** Opening Excerpted records block **
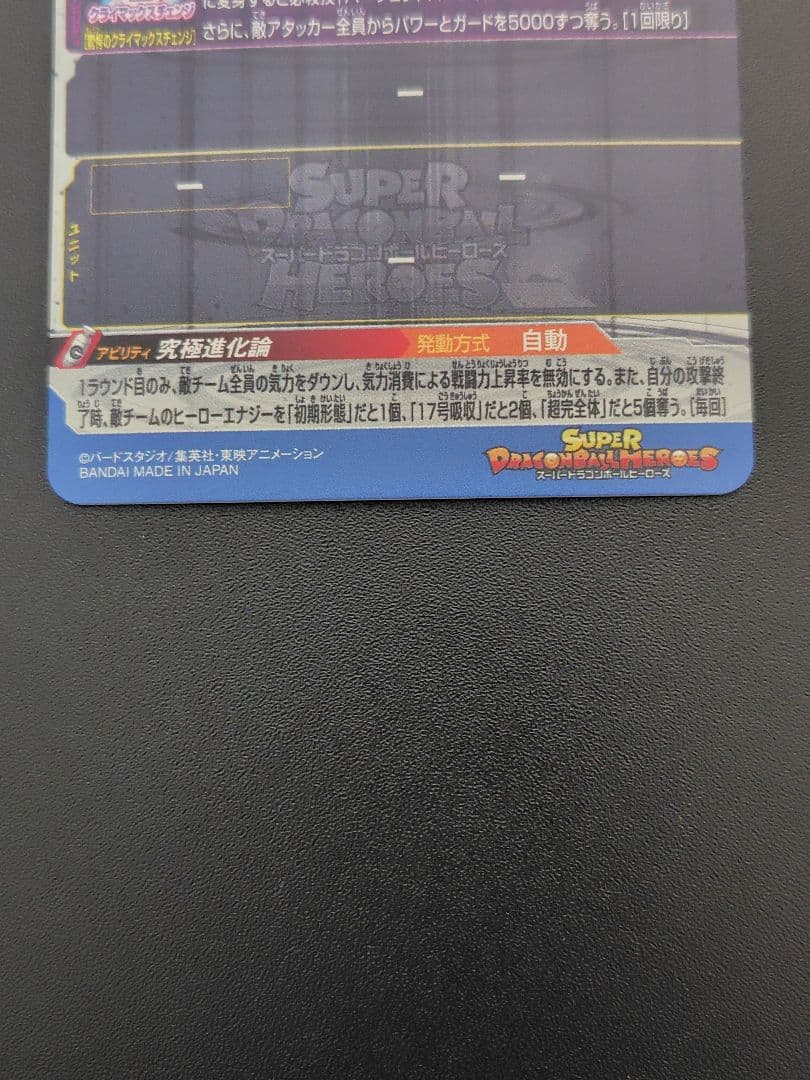 スーパードラゴンボールヒーローズ UGM2弾のURとSECセット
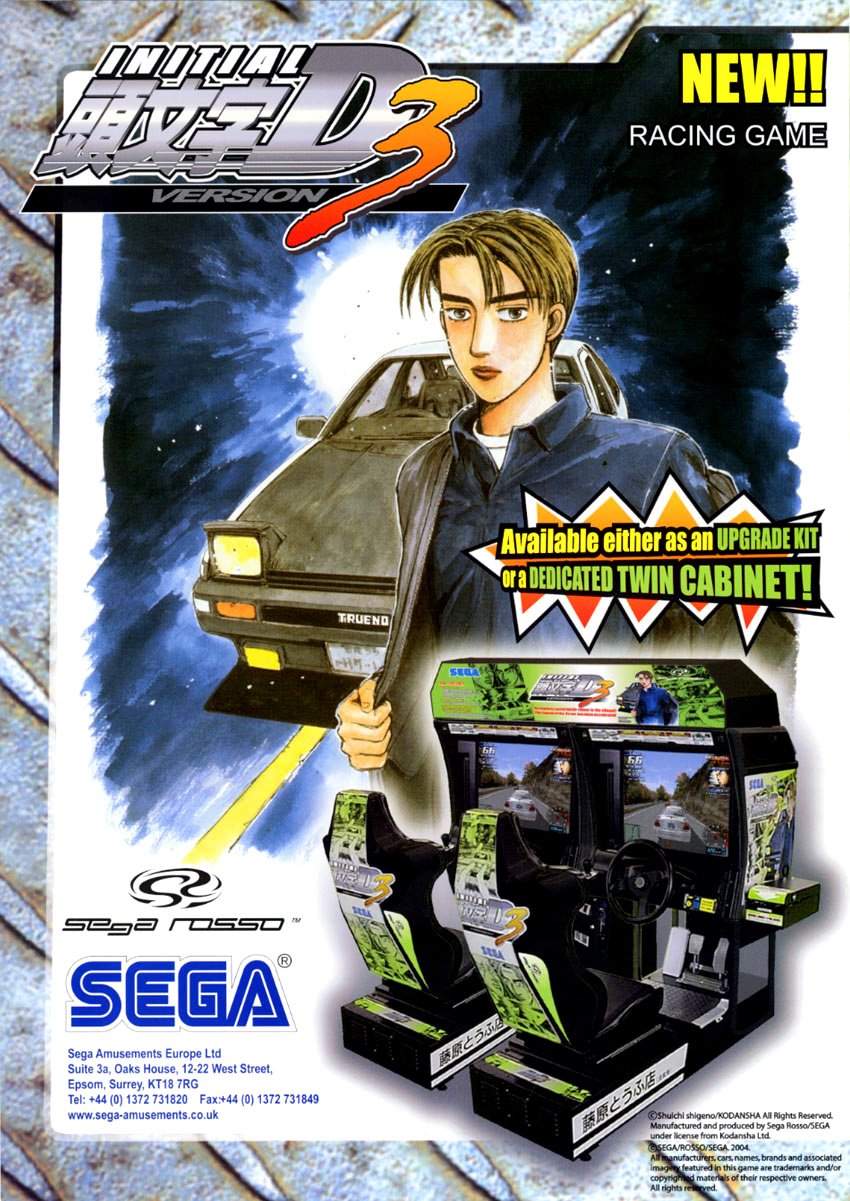 Initial D: Arcade Stage Ver. 3 Initial D: Arcade Stage Ver. 3
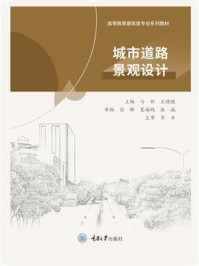 城市道路景观设计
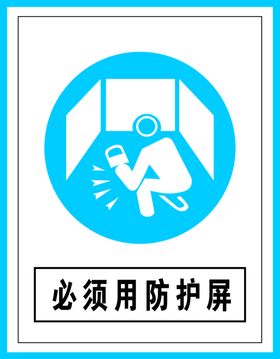 指令标识必须用防护屏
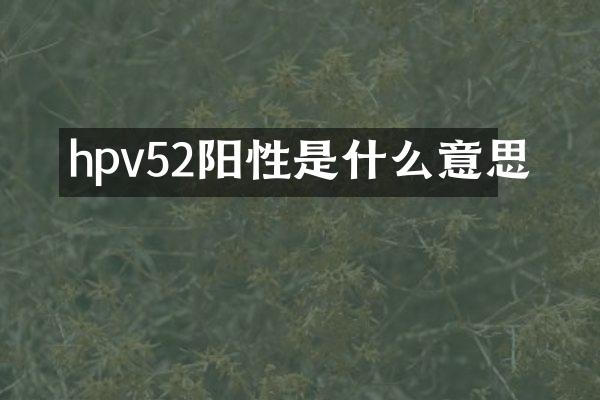 hpv52阳性是什么意思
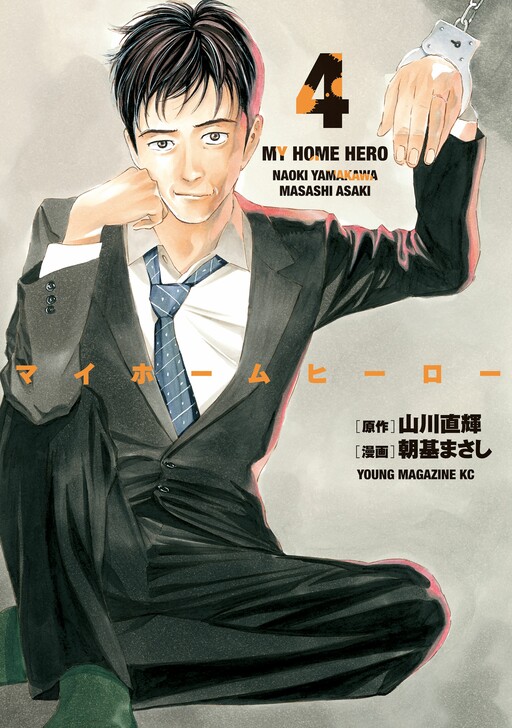 Tome 4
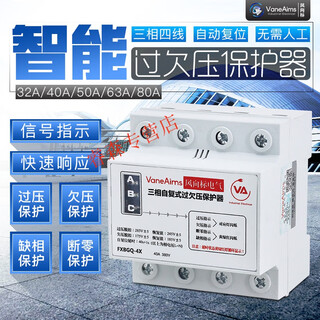 三相自复式过欠压保护器 缺相 断零 相序 超电压断电开关380V光伏 32A 4p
** Closing Excerpted records block **
Problem to work on » Write out the entries again, word for word. No images.

Exercise response »
 スーパードラゴンボールヒーローズ UGM2弾のURとSECセット
 Initial D: Arcade Stage Ver. 3 Initial D: Arcade Stage Ver. 3
 城市道路景观设计
 指令标识必须用防护屏
 hpv52阳性是什么意思
 Tome 4
 三相自复式过欠压保护器 缺相 断零 相序 超电压断电开关380V光伏 32A 4p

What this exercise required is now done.